Using the Correct Video Driver

Under XFree86 4.x, you set the video driver in the Device section, which typically looks like this:

Section "Device" Identifier "devicel" VendorName "ATI" BoardName "ATI Mach64 Utah" Driver "ati" EndSection

The Identifier line names the device so that it may be referred to by name in the Screen section. The VendorName and BoardName options are names for your own use; you can set them to whatever values you like. The Driver line is the single most important line in the Device section because it sets the driver that XFree86 uses for the video card. To determine which driver to use for your card, consult the XFree86 documentation, and particularly the device page at

http://www.xfree86.org/current/Status.html. This page includes links for many different video chipset manufacturers. For instance, if you have a Trident chipset, click the Trident Microsystems link. The resulting page provides information in three categories:

3.3.6 This section tells you how to use XFree86 3.3.6 (the last of the 3.x series) with the video card. Information includes the name of the X server executable to run and a list of cards or chipsets that work with that server.

4.3.0 This section's name is likely to change to reflect the current software version by the time you read this. It summarizes the driver name you provide on the Driver line and lists the cards or chipsets supported by the driver.

Summary This section provides a summary of which cards or chipsets are supported by XFree86 3.3.6 and 4.x. Be sure to check this section; you may learn that your card has substantially better support in one version of XFree86 or another.

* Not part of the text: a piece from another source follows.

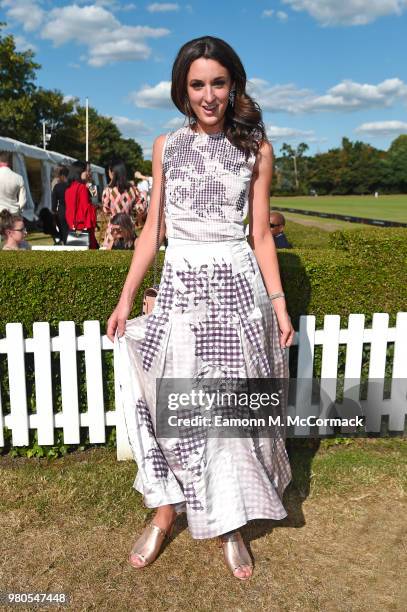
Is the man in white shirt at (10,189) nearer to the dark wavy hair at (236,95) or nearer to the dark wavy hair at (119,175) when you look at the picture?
the dark wavy hair at (119,175)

In most cases, you can get XFree86 4.x to work well with your card, but you must normally be able to identify the chipset the card uses, or at least the chipset's manufacturer. (Many drivers can identify the specific chipset model; for instance, the ati driver supports and can correctly identify most ATI chipsets, so you may not need to know your exact chipset model number.) Chapter 1, "Optimizing System Architecture Usage," provides pointers on identifying chipsets.

Because XFree86 4.x uses a modular driver system, some video card manufacturers have begun to provide XFree86 4.x drivers for their video cards. You may want to check with the manufacturer to see if this is true of your video card, particularly if the card is a new model. XFree86's developers usually can't produce accelerated drivers for a video card until several months after it's released, so manufacturer-provided drivers might produce better results initially.

Two drivers deserve special attention: fbdev and vga. These drivers enable Linux to work with a display even if a hardware-specific driver isn't available. The fbdev driver works with a frame buffer device, which is an abstraction of the video hardware provided by the Linux kernel. The fbdev driver isn't often used on IA-32 systems, but it's fairly common on other platforms. The vga driver works by using lowest-common-denominator hardware standards, much as full-screen games do. You might try one or both of these drivers if you can't get your video card to work in any other way, but these drivers are limited. Most importantly, they're likely to be slower than a regular driver. They may also support only a limited range of resolutions. The fbdev driver requires kernel support for your video card.